Thanks for any comments.

What says "prstat -Z" from the global zone ?

Well in situations like this (reboot performed) one can only offer suggestions from experience.

With uptime at +150, multiple zones and multiple Oracle instances I would be looking at two things.

  1. Check the content of /tmp directories on all zones to see if one of them has five million files in it. If so, do we know why? Cleaning them up often clears the issue. If this is the problem (an O/S problem) then I would expect the problem to recur in the short term.

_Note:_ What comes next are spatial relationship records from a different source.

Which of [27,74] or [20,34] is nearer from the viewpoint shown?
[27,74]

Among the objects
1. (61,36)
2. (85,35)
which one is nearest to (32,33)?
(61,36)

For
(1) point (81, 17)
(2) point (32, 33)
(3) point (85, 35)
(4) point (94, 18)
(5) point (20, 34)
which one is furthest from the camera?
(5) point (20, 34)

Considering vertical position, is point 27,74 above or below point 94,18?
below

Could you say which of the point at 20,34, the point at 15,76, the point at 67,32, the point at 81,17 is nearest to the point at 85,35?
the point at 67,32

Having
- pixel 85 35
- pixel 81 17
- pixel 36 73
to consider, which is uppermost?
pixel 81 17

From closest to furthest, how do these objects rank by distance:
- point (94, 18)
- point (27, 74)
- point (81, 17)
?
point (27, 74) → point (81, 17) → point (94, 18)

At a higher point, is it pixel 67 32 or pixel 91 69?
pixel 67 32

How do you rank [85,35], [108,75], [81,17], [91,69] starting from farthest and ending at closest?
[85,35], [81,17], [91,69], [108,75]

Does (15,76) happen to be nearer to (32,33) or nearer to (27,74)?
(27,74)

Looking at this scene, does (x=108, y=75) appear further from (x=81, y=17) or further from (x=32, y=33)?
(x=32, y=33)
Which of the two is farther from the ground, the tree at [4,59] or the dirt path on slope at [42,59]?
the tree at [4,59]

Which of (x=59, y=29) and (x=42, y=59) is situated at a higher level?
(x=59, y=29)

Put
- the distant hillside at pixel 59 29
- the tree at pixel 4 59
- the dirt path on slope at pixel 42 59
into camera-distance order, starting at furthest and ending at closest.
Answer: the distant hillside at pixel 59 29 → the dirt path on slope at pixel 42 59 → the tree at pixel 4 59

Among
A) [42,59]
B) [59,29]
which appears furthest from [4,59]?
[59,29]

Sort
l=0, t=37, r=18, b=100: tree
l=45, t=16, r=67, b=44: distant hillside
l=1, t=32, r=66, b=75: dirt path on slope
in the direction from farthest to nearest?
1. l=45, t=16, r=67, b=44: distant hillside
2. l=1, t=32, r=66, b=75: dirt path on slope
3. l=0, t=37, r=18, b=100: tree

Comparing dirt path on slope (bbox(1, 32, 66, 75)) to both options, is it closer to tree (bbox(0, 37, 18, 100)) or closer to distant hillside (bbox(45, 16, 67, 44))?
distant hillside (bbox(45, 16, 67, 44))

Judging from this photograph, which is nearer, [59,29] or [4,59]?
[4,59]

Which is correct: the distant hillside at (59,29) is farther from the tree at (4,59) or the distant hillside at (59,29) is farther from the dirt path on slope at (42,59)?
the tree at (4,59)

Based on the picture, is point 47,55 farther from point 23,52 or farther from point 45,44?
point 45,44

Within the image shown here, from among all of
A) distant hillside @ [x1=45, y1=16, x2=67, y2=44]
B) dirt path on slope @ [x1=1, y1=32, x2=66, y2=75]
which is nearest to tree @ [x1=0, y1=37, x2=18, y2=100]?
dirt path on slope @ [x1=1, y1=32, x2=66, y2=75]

  2. What is the setting of the parameter "pg_contig_disable" in the /etc/system files? On a long running uptime and Oracle instances, memory can become very fragmented and if Oracle dB requests contiguous memory then the system virtually hangs whilst working sets are shuffled to give Oracle what it wants. The cure is either to increase memory size or allow Oracle to use non-contiguous memory. If this is the problem (an Oracle problem) then I would expect the problem not to recur in the short term.

This really isn't very helpful I know, just thinking aloud.

Thanks!
@jlliagre - system was rebooted and the problem cleared. Back then prstat -Z did not show any one zone using cpu resources. Nobody had cpu. as you saw sys % time was low, too. So the kernel was not thrashing AFAIK.

/tmp gets cleaned up monthly, so maybe 200 files were out there.

@hicksd8 - pg_contig_disable = 0. I think this may have precipitated the problem. OTN has some similar information, we knew about it but decided against setting it. We rebooted, it is now set to 1. We also forced mgt to acquiesce to a periodic off-time reboot. We now are allowed reboots on the weekend. The whole thing is political, no technical person is allowed input in decisions like this until something goes South.